Hmm, the article places the cause as the need to tackle global warming and carbon dioxide emissions. The issue of power, its sourcing, and the side effects of generating power are multidimensional. To place the issue soley with the environment is, in my opinion, short sighted.

By sourcing I mean, where are you getting the fuel used to generate the electrical power? Is it coal, oil, natural gas, solar, hydroelectric, wind, or nuclear? Each of those sources has its consequences. For example, extracting coal means denuding whole landscapes, or it means black lung and mine collapses. Extracting oil or natural gas means occasional fuel spills, huge refineries, toxic chemicals, and so on. Oil also, increasingly, has to be bought from overseas becase both the U.S. and Britain are running out of domestic sources. This means an increasingly bad balance of trade, with ensuing economic and political problems.

The revival of nuclear power is bolstered by the Prime Minister's admission that he is opposed to asking people to make changes to their lifestyle - such as buying energy-efficient refrigerators or taking the Eurostar instead of flights to Europe - to reduce global warming. Mr Blair has said publicly there is no political will to force people to make lifestyle changes to less fuel-hungry cars or energy-efficient lightbulbs.

This is a shame. In truth, there are more efficient ways to live the lives we lead.

The concept is called "negawatts". This is electrical production that doesn't have to be built because the people use less electricity to do the same thing.

The simplest example is the energy-efficient lightbulbs mentioned.

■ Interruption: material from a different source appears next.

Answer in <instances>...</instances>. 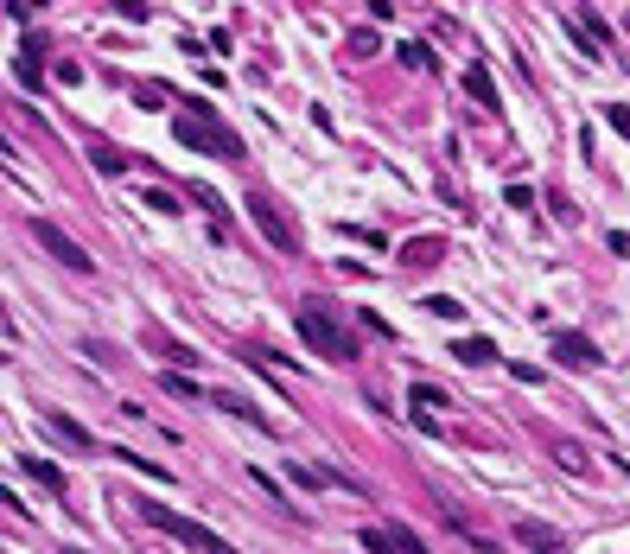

I have been using compact flourescent bulbs for over 15 years. The price and compatibility have improved over that time, but the equation has remained the same. The purchase price is a lot higher than typical incandescant bulbs. However you win two ways, first the bulbs use 1/3rd of the electricity, and second the bulbs last a lot longer. Over the useful lifetime of these bulbs the cost is equivalent.

The output of light bulbs is measured in lumens. Lumens are lumens once they get outside the light bulb and fill the room with light. Where compact flourescents win, energy-wise, is that they use 1/3rd the wattage to produce the same number of lumens. Hence, you use less electricity to gain the same effect.

There are many examples where you can achieve the same effect using less electricity. Energy-efficient refridgerators, fuel-efficient cars, bicycling instead of driving a car, etc. For example, I'm typing this on a laptop computer, and the energy cost of laptop computers is far less than it is for a typical desktop. Additionally, LCD computer monitors use far less electricity than do CRT monitors.

The negawatt idea is very simple. One simply looks for ways to achieve the same effect while using less energy. The ways to do this is boundless, and has a far more beneficial impact on the environment than building more nuclear power plants would have.